Friday, February 9, 2007


Starbuck's has been a major point of hypocrisy with me for the last year or so.

You see, I endeavour to patronize locally-owned shops whenever possible. There are some niches that no one locally will ever fill: Costco is one example. There are some exceptions to this rule: it's really more of a guideline than a rule. For example, I prefer to shop at Books A Million than Borders or Barnes and Noble, because Books A Million is not exactly "local", but it's regional---headquarters in Atlanta. But restaurants and coffee shops are always highly localizable, so I try to eat and drink at "Mama Someone-Or-Others House of Spaghetti" rather than Olive Garden or Carraba's.

Having said that, occasionally a company will sway my decision through their own incompetence. Books A Million, for example, messed up my discount card. I renewed it, but their online store won't acknowledge that, and refuses to give me my discounts. The brick-and-mortar location a mile from my house will, but they don't have nearly the selection of their online store.

Oops! I got tired of it and bought an Amazon Prime membership. We spend several hundred dollars a year on computer books (for work) and textbooks (for homeschool): it looks like the online portion of those dollars'll go to Amazon now...

Starbuck's is a place I love to hate. Not because of their coffee, but because of their pseudo-intellectual, wanna-be bohemian, "Oh look at me! I'm all liberal and politically correct" culture. You know the ones I mean: the people who dress like they can't afford new clothing, but they can pour down latte upon latte at $5 a pop. And they carry $2700 MacBooks. Those annoying people.

But I like Starbucks, because they make decent coffee. Not those stupid froo-froo coffee drinks (venti skim milk mocha latte, anyone?), but their coffee. You remember coffee? That black stuff people used to drink before someone decided it wasn't trendy enough?

So I have a love-hate relationship with Starbuck's. Or I did until last Monday.

I flat-out refuse to order in pseudo-Italian Starbucksese. I just won't do it. If I ask for a "really big dark coffee", I expect someone intelligent enough to actually make it to work in the morning ought to know what I want. How is "venti bold" better than "large dark coffee"?

Occasionally I get flak for it from the Starbuck's crew, but they usually smile. One woman frequently says "That's not on our menu", but gets me what I want anyhow.

Until Monday.

I think it was Monday, it might have been Friday. But one way or the other, she crossed the line last visit, and I won't forget it soon.

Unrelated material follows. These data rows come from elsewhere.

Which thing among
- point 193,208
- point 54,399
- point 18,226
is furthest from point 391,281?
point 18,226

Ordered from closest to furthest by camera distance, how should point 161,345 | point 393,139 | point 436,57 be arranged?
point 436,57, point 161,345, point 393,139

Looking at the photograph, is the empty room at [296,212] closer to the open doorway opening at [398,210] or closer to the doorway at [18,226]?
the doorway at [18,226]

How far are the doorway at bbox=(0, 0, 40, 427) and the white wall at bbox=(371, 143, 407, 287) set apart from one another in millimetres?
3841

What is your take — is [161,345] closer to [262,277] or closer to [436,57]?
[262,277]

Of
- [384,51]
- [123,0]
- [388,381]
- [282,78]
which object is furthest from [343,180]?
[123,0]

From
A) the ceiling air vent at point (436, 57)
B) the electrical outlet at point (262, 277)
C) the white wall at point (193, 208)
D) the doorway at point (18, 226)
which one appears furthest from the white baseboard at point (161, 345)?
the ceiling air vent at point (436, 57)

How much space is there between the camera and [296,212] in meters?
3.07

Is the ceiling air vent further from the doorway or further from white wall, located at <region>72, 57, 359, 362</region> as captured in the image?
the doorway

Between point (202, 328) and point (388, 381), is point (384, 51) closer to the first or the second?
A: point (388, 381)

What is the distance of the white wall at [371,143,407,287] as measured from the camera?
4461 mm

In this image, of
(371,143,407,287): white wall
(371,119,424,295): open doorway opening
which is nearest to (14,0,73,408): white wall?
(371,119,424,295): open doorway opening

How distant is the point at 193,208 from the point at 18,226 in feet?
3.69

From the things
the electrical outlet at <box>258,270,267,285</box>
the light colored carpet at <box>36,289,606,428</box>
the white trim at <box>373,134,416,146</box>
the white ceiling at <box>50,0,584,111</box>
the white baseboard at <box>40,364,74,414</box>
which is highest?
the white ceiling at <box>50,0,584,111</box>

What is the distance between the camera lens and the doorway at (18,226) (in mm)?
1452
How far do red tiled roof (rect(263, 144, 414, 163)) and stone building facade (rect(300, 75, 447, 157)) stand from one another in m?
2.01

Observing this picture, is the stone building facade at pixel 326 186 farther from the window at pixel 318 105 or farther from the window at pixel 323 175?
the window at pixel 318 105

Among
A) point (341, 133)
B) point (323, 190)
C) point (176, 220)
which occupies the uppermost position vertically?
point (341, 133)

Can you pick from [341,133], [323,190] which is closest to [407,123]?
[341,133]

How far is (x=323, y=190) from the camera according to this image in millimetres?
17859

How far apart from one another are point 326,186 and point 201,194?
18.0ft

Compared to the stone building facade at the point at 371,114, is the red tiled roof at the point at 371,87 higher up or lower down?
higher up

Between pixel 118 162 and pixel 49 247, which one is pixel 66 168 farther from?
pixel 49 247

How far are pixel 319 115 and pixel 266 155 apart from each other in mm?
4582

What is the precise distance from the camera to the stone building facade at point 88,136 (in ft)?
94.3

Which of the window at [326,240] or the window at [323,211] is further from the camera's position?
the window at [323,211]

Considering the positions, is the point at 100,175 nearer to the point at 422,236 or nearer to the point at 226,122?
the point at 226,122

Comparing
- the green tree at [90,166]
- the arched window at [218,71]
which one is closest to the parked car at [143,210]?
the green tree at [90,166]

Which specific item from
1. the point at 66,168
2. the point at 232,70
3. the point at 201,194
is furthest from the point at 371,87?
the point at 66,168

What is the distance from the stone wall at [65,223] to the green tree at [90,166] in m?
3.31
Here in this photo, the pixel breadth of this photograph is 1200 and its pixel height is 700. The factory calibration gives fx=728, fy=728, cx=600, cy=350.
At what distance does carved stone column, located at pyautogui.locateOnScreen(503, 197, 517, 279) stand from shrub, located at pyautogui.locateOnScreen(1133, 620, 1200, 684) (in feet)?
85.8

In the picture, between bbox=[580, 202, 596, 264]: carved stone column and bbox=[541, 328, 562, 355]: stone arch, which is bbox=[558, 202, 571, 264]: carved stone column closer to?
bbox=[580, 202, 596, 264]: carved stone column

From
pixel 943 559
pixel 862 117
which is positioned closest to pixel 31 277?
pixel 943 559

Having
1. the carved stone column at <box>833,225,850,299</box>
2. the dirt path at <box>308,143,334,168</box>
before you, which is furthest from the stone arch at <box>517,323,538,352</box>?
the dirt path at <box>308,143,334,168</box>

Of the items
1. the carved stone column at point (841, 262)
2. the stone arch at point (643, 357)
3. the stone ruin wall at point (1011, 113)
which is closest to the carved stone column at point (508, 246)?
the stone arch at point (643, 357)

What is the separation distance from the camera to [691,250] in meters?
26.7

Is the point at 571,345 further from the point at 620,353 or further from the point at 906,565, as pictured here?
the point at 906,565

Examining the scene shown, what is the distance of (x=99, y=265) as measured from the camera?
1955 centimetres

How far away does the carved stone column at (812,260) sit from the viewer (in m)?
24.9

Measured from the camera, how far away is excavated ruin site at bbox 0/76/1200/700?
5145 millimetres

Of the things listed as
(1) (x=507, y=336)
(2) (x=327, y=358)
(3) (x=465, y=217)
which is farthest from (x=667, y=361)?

I went into Starbuck's to get a coffee and a froo-froo drink for the guy I work for (not technically my boss: I'm contracting on this gig). I asked for "a large Sumatra and a large skim milk mocha latte with whipped cream". You can see I've already sacrificed my principles to order the froo-froo drink; a better woman would have smiled knowingly, acknowledging my concession to the man, while filling my order; happy in the knowledge she was winning.

But this woman, gave me a large coffee and a medium froo-froo drink!

I toyed with the idea that she just made a mistake, but her history of correcting my orders with a smug "that's not on the menu" is pretty damning. In the end, I had to conclude she's attempting to use classic conditioning to make me order in Starbucksese.

As an aside, I would expect Psych majors to get jobs at Starbuck's. I guess the Philosophy majors nabbed all the fast food jobs, so the Psych majors have resorted to Starbuck's...

At any rate, I have concluded they are attempting to use social engineering to make me order in their abominable pseudo-language.

Well, I will win. I paid for my order by draining my Starbuck's gift card, and unlike all previous occasions, I did not recharge it. I paid the balance (my gift card is running low) in cash.

So now that there's no gift card, I'm no longer tied to Starbuck's.

There are two nice locally-owned bakeries just a mile or so from my main customer's site (Nova Bakery and Marguerite's), and a locally-owned coffee shop (Smelly Cat) just two miles away. That's three locally-owned coffee sources, and they all let me order in English.

I think the local folks will appreciate my money a little more, and they certainly give me service every bit as good as Starbuck's.

This could be the start of some beautiful friendships.


Shan said...

"...abominable pseudo-language." So true. Nevertheless I use it, though usually in an altered state, such as my last order which went as follows. "Chai latte, please, and you'd better Venti that sucker up for me if you know what's good for you. And as hot as the fires of hell, if you don't mind."

Gwen said...

I'll have a double double.

Shan said...

By the way, "Smelly Cat" is a _Friends_ reference, right - just in case you didn't know. Phoebe sings in a coffee bar (called Central Perk) and one of the songs is called "Smelly Cat".

clumsy ox said...

Really! I had no idea.

I've seen a couple episodes of _Friends_, but I wasn't ever a fan.

It reminds me a lot of the Parker Posey's character on _Best_in_Show_, the chick married to the guy she met at Starbucks, when they saw each other with their PowerBooks. Remember that scene?

Parker Posey is my favourite actress.